Muslim leaders in Israel condemn synagogue arson

Head of Muslim leaders in Israel calls Chief Rabbi to denounce 'disaster' and express hope arsonists will be found and prosecuted.

Hezki Baruch,

Illustrative: Jew and Muslim
Illustrative: Jew and Muslim
Flash 90

Sheikh Mohammed Kaiyuan Abu Ali, the chairman of the council of Muslim religious leaders in Israel, spoke with Israel's Chief Ashkenazic Rabbi David Lau on Sunday after a tent in Givat Sorek housing a synagogue was burnt down

Located near Karmei Tzur in Gush Etzion, the synagogue’s Torah scrolls were among the holy books burned in the attack.

During their conversation, the Sheikh condemned the arson, particularly the burning of holy books, noting, "In my name, and on behalf of all imams, we condemn this act and hope another disaster like this doesn't happen again in any holy place." 

"We hope the perpetrators will be caught and that they will be punished to the fullest extent of the law," he added. 

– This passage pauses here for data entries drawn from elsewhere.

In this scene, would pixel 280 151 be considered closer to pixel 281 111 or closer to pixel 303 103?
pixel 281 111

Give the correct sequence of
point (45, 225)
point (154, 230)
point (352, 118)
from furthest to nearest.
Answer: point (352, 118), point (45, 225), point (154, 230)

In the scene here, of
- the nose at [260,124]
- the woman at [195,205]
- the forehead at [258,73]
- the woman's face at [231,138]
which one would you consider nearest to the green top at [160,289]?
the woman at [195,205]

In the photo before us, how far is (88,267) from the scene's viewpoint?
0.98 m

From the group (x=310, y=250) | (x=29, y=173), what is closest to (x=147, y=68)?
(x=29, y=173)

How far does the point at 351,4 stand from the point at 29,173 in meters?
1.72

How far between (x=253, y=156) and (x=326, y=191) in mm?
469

Condemnation continued to flood in Sunday from Israeli politicians, Judea-Samaria residents and international Jewish groups.

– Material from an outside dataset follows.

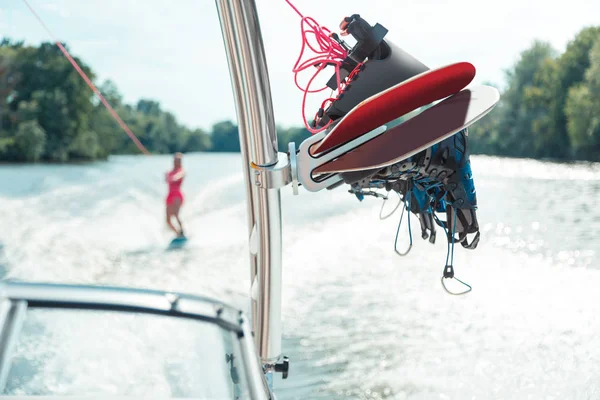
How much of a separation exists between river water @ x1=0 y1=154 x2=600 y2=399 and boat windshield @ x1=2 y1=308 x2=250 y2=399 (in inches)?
82.6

Defense Minister Moshe Ya'alon (Likud) responded on Twitter: "Seeing holy books burnt and a synagogue destroyed is insane. Those who teach hatred of Jews are responsible for this heinous act. We will find the arsonists and prosecute them."

Knesset Chairman Yuli Edelstein (Likud) also blasted the "barbaric" arson, attributing it to incessant incitement against Jews and calling on the international community to "condemn it without hesitation."

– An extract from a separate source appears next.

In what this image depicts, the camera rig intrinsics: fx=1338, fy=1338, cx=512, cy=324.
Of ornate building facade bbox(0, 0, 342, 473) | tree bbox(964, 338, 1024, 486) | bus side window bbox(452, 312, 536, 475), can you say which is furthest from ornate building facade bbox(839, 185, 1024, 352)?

The synagogue, which was established to commemorate the memories of Naftali Frenkel, Gilad Sha'ar and Eyal Yifrah, was set ablaze by unknown assailants on Saturday. 

Karmi Tzur residents allege the perpetrators collected a pile of prayer books and set them on fire, causing the entire tent to burn down. 

Judea-Samaria District Police have opened an investigation into the arson, with evidence leading to the nearby Palestinian town of Halhul.